La gladiatrice aux yeux de chat
Elle fête ses trente ans loin de sa terre, loin des siens. Sa faute ? Elle a délaissé le voile pour fouler le tapis rouge. Elle a laissé sa longue chevelure de jais se balancer au gré de ses pas et subir l’assaut du vent. Que c’était bon ! Elle déambulait avec un port de reine, fière que l’on célèbre son art et fière de son statut de femme. Elle semblait si libre. Une lionne prête à conquérir le monde. Mais à plus de dix-mille kilomètres de là, on s’offusquait qu’une brebis du pays soit sortie du troupeau. Elle faisait rayonner l’Iran dans le monde entier, par son talent et par sa beauté. Mais chez elle on voulait la porter au bûcher pour sa crinière en liberté. Pourtant à Téhéran, elle avait nargué avec plus d’audace encore la dictature misogyne. Elle s’était rasé les cheveux et bandé la poitrine. Simplement pour avoir le droit de monter à vélo.
A son retour en Iran, on la somma de redevenir docile. Et la sentence tomba : « Interdiction de quitter le territoire ». Mais on ne donne pas de l’eau à un chat qui a goûté la crème. Et encore moins des barreaux à une femme affranchie. Elle déserta à la première occasion. « Ta patrie, tu l’aimes ou tu la quittes » ? Non. Elle quitta l’Iran comme on quitte un amant que l’on adore mais qui est incapable de nous rendre heureuse. Son pays voulait un amour exclusif. Elle préféra s’en séparer. Un choix terrible. Aujourd’hui elle sait qu’elle ne pourra plus jamais y retourner. Elle ne verra pas ses neveux grandir, ses parents vieillir. Elle n’a pas pu dire au-revoir à sa grand-mère. Elle assiste impuissante à la répression qui s’abat sur ses proches. Aux arrestations arbitraires. Elle brûle d’y retourner. En pleure tous les soirs. Mais goûte à l’ivresse de vivre dans un pays libre. Son statut lui a permis d’obtenir un passeport français. D’autres n’ont pas sa chance.

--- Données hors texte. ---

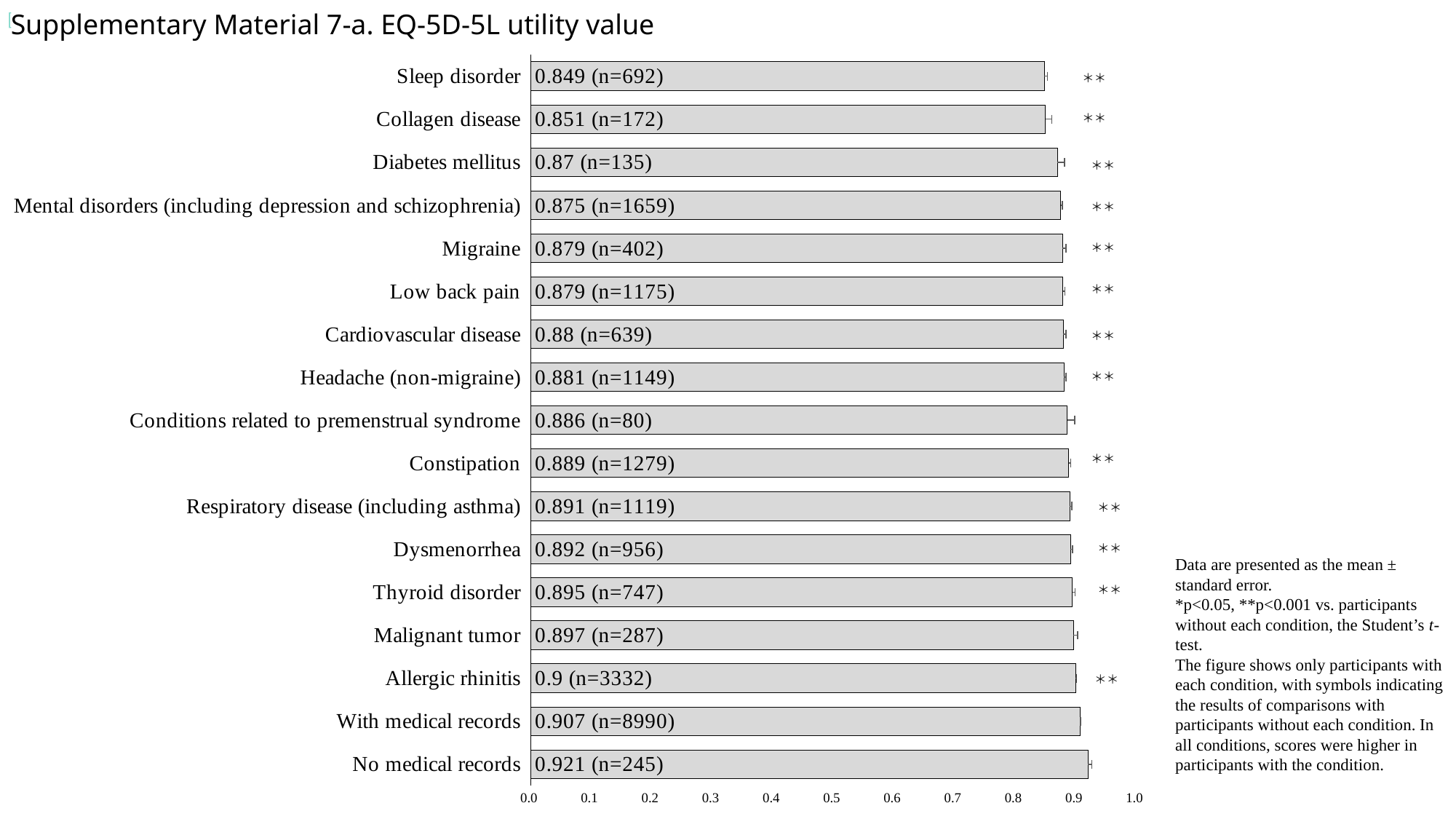
How many categories (bars) are shown in the chart? 17 What is the largest sample size (n) shown among the categories? 8990 Which category has the lowest utility value? Sleep disorder Which category has the highest utility value? No medical records What is the utility value shown for Allergic rhinitis? 0.9 Is the utility value for Collagen disease greater or less than 0.9? less How many participants (n) are in the Mental disorders (including depression and schizophrenia) group? 1659 What kind of chart is shown on the slide? bar chart Which has a higher utility value, Diabetes mellitus or Thyroid disorder? Thyroid disorder What is the utility value for Thyroid disorder? 0.895 What is the EQ-5D-5L utility value for Sleep disorder? 0.849 What is the difference between the utility values for No medical records and Sleep disorder? 0.072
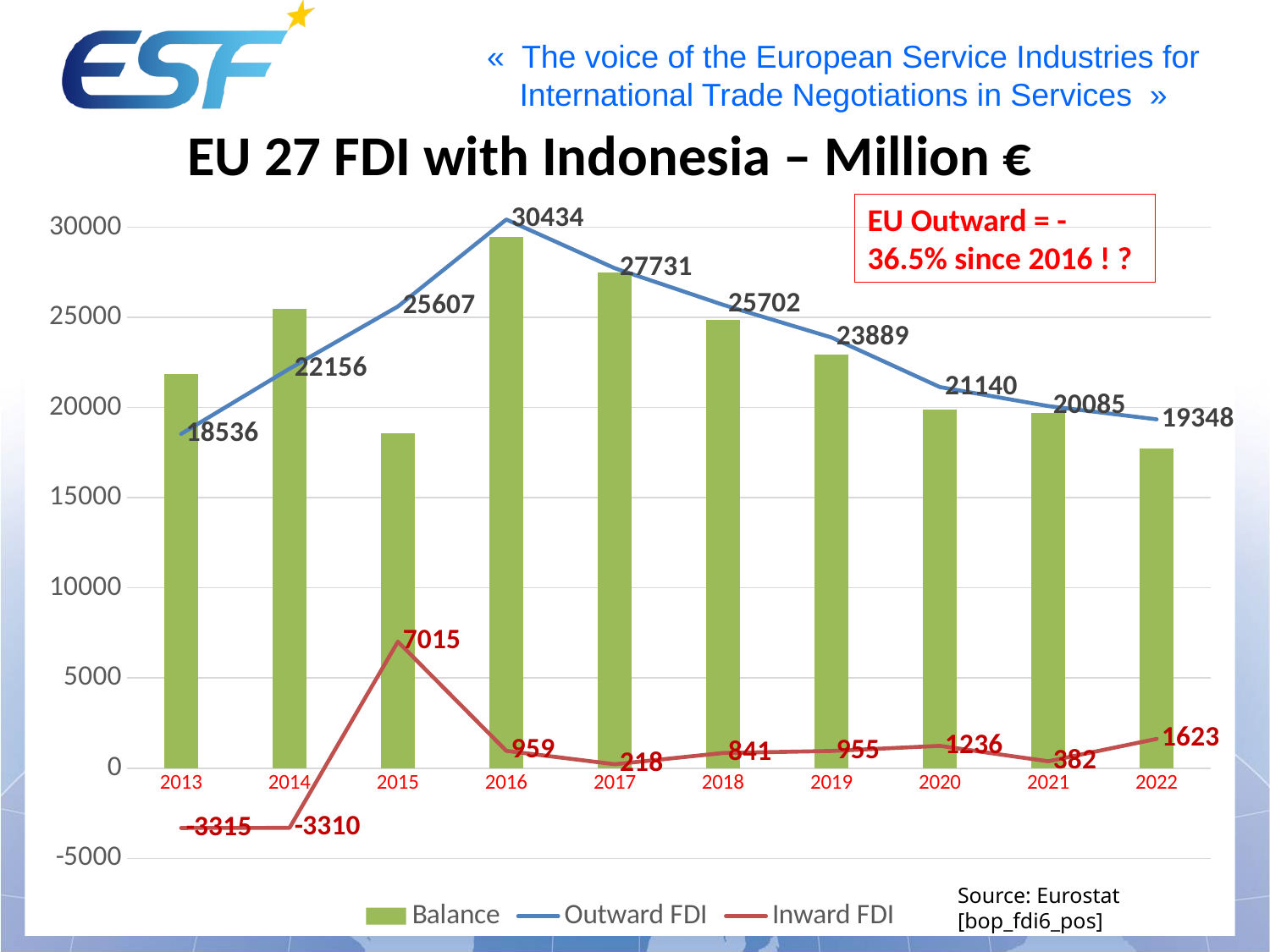
Is the Balance bar for 2016 greater or less than 25000? greater What is the difference between Outward FDI in 2016 and in 2022? 11086 How many series does the legend list? 3 How many years are shown on the x axis? 10 What is the Inward FDI value for 2013? -3315 Does Outward FDI rise or fall from 2016 to 2022? fall Is the Balance bar for 2015 greater or less than 20000? less In which year is Inward FDI lowest? 2013 Which is larger, Inward FDI in 2015 or Inward FDI in 2020? 2015 What is the Outward FDI value for 2016? 30434 In which year is Outward FDI highest? 2016 What is the Inward FDI value for 2022? 1623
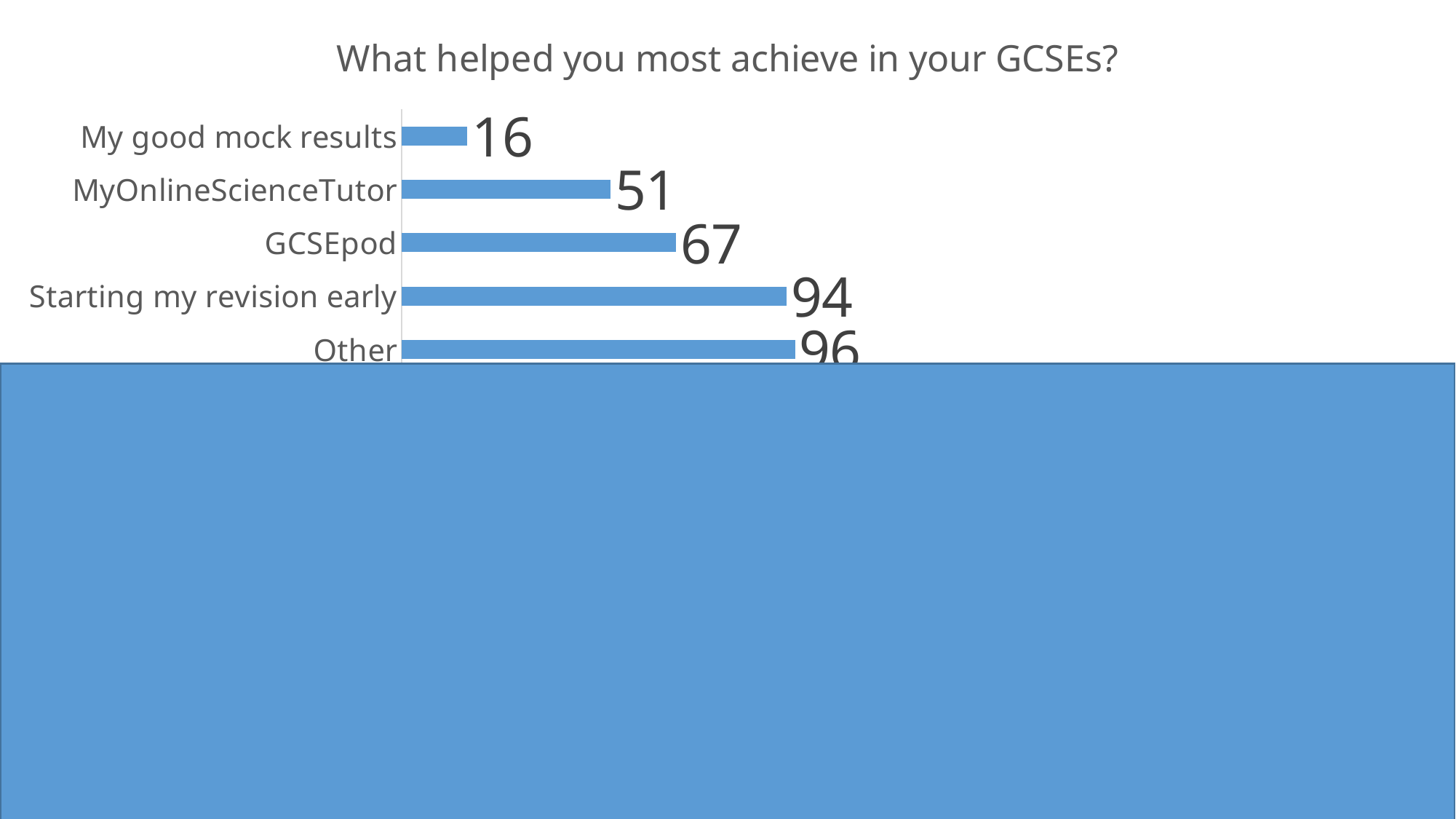
What kind of chart is shown on the slide? Bar chart What is the difference between the values for Starting my revision early and My good mock results? 78 What is the value for Starting my revision early? 94 What is the value for MyOnlineScienceTutor? 51 Which category has the lowest value? My good mock results Which is larger, the value for GCSEpod or the value for MyOnlineScienceTutor? GCSEpod What is the value for GCSEpod? 67 What is the title of the chart? What helped you most achieve in your GCSEs? What is the difference between the values for GCSEpod and MyOnlineScienceTutor? 16 What is the value for My good mock results? 16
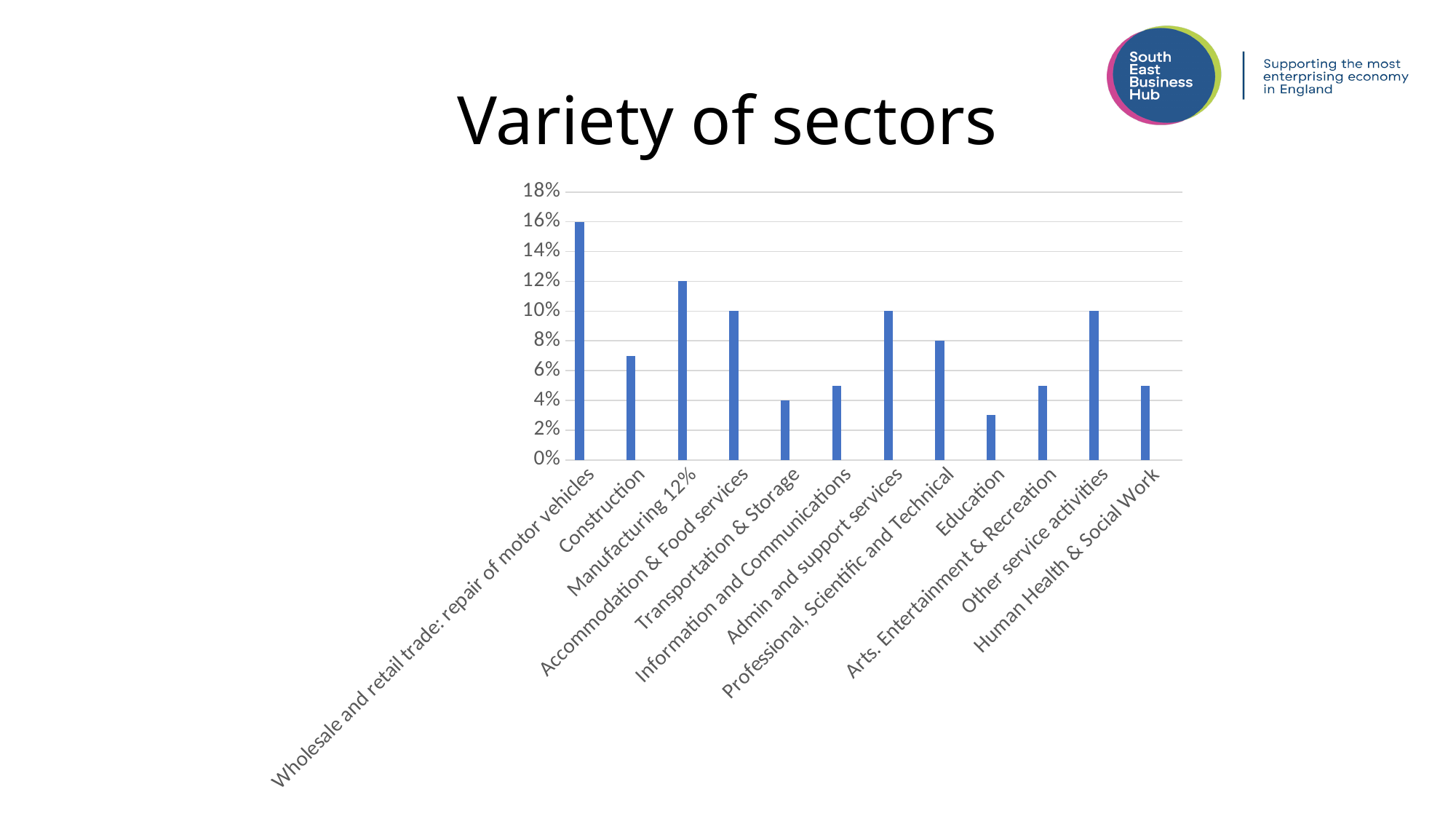
What is the difference between the values for Wholesale and retail trade: repair of motor vehicles and Manufacturing? 4% Is the value for Education greater or less than 4%? less Is the value for Construction greater or less than 6%? greater How many sectors are plotted in the chart? 12 What is the value for Wholesale and retail trade: repair of motor vehicles? 16% Which is larger, the value for Manufacturing or the value for Professional, Scientific and Technical? Manufacturing Which sector has the lowest value in the chart? Education Which sector has the highest value in the chart? Wholesale and retail trade: repair of motor vehicles What kind of chart is shown on the slide? bar chart What is the value for Transportation & Storage? 4% What is the value for Professional, Scientific and Technical? 8% What is the value for Manufacturing? 12%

Elle profite de son aura internationale pour conter son histoire, l’histoire de son peuple. Elle ne veut pas que le monde oublie ceux qui sont toujours là-bas. Alors elle utilise son meilleur instrument, sa belle voix suave, pour accuser, s’indigner, interpeler. Elle bêle, elle beugle, elle aboie sa douleur. Elle apostrophe les consciences. Elle fulmine. Ici les magazines vantent l’orgasme à tout prix. En Orient les femmes se sentent coupables dès l'instant où elles ressentent leurs premiers émois. Elle gémit. Pour tous, la liberté devrait être au bout du cordon ombilical. Elle grogne. C’est quoi le problème des hommes avec les femmes ? Elle implore. La communauté internationale doit intervenir. Elle rugit. Une iranienne ne peut exercer un métier ni voyager à l’étranger sans l’autorisation de son mari. Elle peste. Le Coran n’a jamais divisé les sexes. Elle jure souvent. Elle questionne. « Que seriez-vous si l’on avait fait taire tous les Victor Hugo, Gainsbourg, Colette, Manet, Piaf, Brassens, Rodin ou Veil. Et si tous, autant que vous êtes, vous ne connaissiez de la liberté que le nom ? La France serait une belle coquille vide, n’est ce pas ? » Elle s’égosille, elle s’époumone, elle tempête. En Iran, une femme vaut la moitié d’un homme. Dans tous les domaines.
C’est une gladiatrice aux yeux de chat. Elle s’empare des tribunes qu’on lui accorde, des micros qu’on lui tend, des caméras que l’on dirigent sur elle pour parler de ceux restés au pays. Ils sont enfermés, torturés, parfois même tués, parce qu’ils aiment, parce-qu’ils créent, parce qu’ ils rêvent. Un beau gâchis. L’intarissable perse ne cesse de le déplorer.
Elle est exubérante, intense, lumineuse, son rire cristallin emporte tout sur son passage. L’Iran s’est privé de sa plus belle enfant.